■ Task goal:
According to the passage about Cilla's fruit growing at Red Bank, in what year did she take a "crash" course in fruit growing?

■ Excerpted passage:
Cilla’s Father, Denys Thompson.
Her father wasn’t the only person to encourage Cilla to furnish herself with the knowledge that she needed to be an independent woman and fruit grower. In 1974 she embarked on a “crash” course in fruit growing with instruction from Dick Clive.
Dick Clive Grafting
The winter of 1976 found Cilla planting strawberries in the snow on the south-facing banks of Wall Hills, near Ledbury which became Red Bank – the nucleus of a many enterprises in later years. The strawberries were a cash crop to help fund the longer-term investment in orchards which have been Cilla’s main concern in the intervening years.
‘Long term’ is a phrase that crops up around fruit growing – commercial fruit tree nurseries and marketeers need to know what you will be planting in the next five years and what you will be harvesting in the next decade.
Preparing the Ground 1976-1977
Redbank before Fruit 1976
Clearing Orchard Boundary 1976
Planting the First Strawberries 1976
Building the First Apple Store 1978
First Strawberry Harvest 1978
Weighing them up 1978
Work starts at Red Bank at 8am at this time of year when workers arrive and the length of the day depends entirely on the season.Cilla at 73 yrs, has only just, under advice from medics, given up tractor driving but is firmly in the driving seat making decisions daily if not hourly.
Cilla Preparing the Ground 1976
First Apple Harvests
Buckets of Apples
First Apples for the Apple Store
Of course, Cilla takes advice and she takes it widely and with great care. I was struck by the way she is constantly comparing fruit growing across the world, listening and filtering facts and anecdote. What in her working day would she gladly be rid of?
“There is a ton of office work, which is a pain, but I am lucky to have the back-up of my son’s business, Haygrove, which allows some relief from it. I am a grower – that’s it”.
Orchards on a Misty Morning at Redbank, Sept 2014
So what to grow in the future and what drives her forward?“Inheritance Tax!” she exclaims, and, as it turns out, global warming. The champagne regions are on the move North and growing grapes for wine is becoming a real option in Ledbury. But this isn’t the first time that the slopes of Red Bank have been vineyards.
In 1266, Thomas Cantilupe, Bishop of Hereford and last English Saint, visited his palace in Ledbury to hunt boar on the Malvern Hills, instructed that the vineyards on the south facing slopes of the Wall Hills be re-planted. Now Cilla is doing it again. Bacchus (grape variety) is gradually re-claiming the slopes, and in this, its first year, looking good.
“I realised that apple growing was unlikely to be of interest to my son whereas grape-growing and wine-making would excite him. I put it to him and was delighted by his interest.”
Cilla’s excitement at this new area of activity is tempered by her practical, business-like approach and years of experience; she explained that it is always important to grow for demand rather than personal preference and to spread risk in this weather-dependent realm of horticulture. The world of wine-making is short of Bacchus, hence Bacchus……
First fruitings of Bacchus at Redbank 2014
Cilla has no plans to retire, she enjoys being part of a multi-generational and international fruit growing community all around her home in Ledbury and making research trips nationally and internationally.
“I had a great road trip two years ago to see my first batch of young grape vines growing in a specialist nursery in Luxembourg. The nursery-man was surprised to see me, apparently nobody visits their young plants, but it’s good to make the connection and I think people make a special effort in response”.
Jazz Apples at Red Bank
Many thanks to Cilla Clive for an hour of her time – in the middle of apple picking! I look forward to a Spartan, Jazz, Cox or Bramley soon and a little later, a glass of something from Bishops’ Vineyard.

■ Exercise data:
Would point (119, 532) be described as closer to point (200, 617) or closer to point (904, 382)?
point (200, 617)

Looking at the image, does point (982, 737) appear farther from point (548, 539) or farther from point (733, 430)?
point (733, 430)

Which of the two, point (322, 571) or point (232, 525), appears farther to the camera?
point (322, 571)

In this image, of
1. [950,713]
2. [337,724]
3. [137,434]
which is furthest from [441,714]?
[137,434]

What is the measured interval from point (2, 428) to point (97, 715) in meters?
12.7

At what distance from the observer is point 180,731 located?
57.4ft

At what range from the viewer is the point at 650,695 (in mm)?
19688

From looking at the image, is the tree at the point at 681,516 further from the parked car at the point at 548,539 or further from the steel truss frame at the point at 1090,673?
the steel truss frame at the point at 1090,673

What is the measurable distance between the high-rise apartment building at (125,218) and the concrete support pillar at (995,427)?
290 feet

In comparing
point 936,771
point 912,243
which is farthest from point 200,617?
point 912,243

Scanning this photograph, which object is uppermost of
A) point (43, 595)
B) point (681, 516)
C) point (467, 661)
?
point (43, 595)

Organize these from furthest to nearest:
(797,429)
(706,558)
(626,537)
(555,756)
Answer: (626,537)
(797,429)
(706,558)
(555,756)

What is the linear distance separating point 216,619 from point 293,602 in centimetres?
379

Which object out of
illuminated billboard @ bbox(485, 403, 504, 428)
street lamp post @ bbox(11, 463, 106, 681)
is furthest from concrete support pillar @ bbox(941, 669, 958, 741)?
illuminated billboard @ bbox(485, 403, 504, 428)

...

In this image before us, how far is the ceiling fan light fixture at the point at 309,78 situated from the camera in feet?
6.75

---

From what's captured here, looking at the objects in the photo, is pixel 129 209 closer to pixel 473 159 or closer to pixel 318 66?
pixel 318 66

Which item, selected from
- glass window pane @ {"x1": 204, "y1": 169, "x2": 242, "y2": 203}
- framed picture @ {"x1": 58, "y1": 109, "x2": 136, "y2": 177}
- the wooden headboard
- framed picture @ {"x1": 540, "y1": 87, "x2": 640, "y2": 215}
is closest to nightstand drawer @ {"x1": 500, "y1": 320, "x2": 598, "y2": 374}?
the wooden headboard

■ Solved problem:
1974